If there are specific datasets you'd be interested in seeing, let us know and we'll see what we can do.
Public data is good! I have used their book text data on two projects to generate common ngrams. These newly released data sets look useful and using BigQuery is reasonable if you just need parts of data sets.
Amazon does something similar: keeping useful data in S3 for cheap access when running on AWS.
That’s literally a standard database size, and can be easily done with any postgres install.
All of that data combined can be stored and quickly queried on just 10 dedicated servers, for an overall price of 200€/month.
And with "all" I mean "all 20TB".
And with "quickly" I mean "faster than a network request to Google".
________________
Due to rate limiting, I can't answer you at the moment, vgt. So my answer will happen here, inline:
> Well, like this:
> If someone wants to decide if they want to build a business on bigquery, they want to evaluate it's performance on an average data set before for free.
> Assuming the test data is thought for similar cases it has to be of similar size to the average dataset used with BigQuery.
What you just did isn't how data is usually processed — a single 8GB JSON never occurs in real life cases, except maybe as transitional medium while you migrate from one database to another.
In most cases, you'll have it stored in a relational or graph database, easily accessible.
Especially in the sciences.
But sure, I can go through the data and tell you the amount of cats with specific properties, or similar.
I personally use pgsql currently to analyse data from Android crash reports.
Like, "list me all exceptions which have reports from more than 50 uniqie users which do not all use Samsung phones"

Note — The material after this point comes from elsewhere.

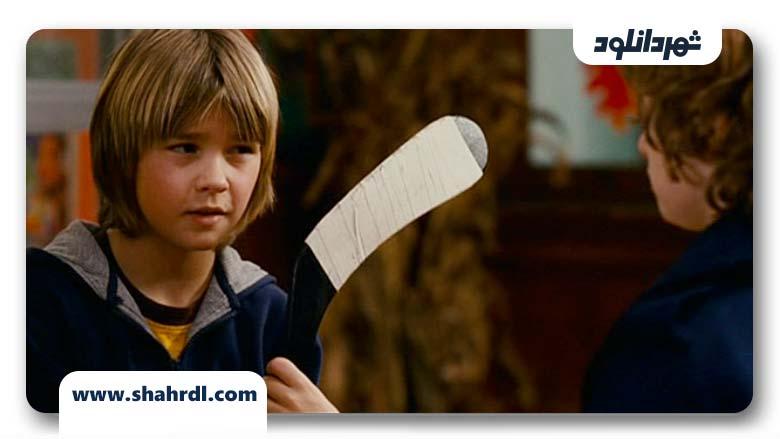 دانلود فیلم Breakfast with Scot 2007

Or, my favourite, as I store for each report the exception, for which I store the stack trace elements, for which I store methods, files, lines of files and classes,
Show me a breakdown of operating systems of users affected by exceptions occuring in this method which have sent more than 40 fatal crashes each in the past month.
It manages that faster than just the latency to bigquery would be — 18ms over a test dataset of several gigabyte by now.
________________
Seriously, @dang, can you maybe consider deactivating downvotes unless people also post a comment explaining why they consider a comment not constructive?
Getting mass downvotes within of seconds of posting is very annoying, and just destroys the discussion culture.
> It manages that faster than just the latency to bigquery would be — 18ms over a test dataset of several gigabyte by now.
Yes!!! Exactly! That's the whole point. If something is taking you less than a second, don't bring BigQuery into the mix. But when you start hitting processes that take hours or days to run... try BigQuery. Going from hours to seconds changes your life.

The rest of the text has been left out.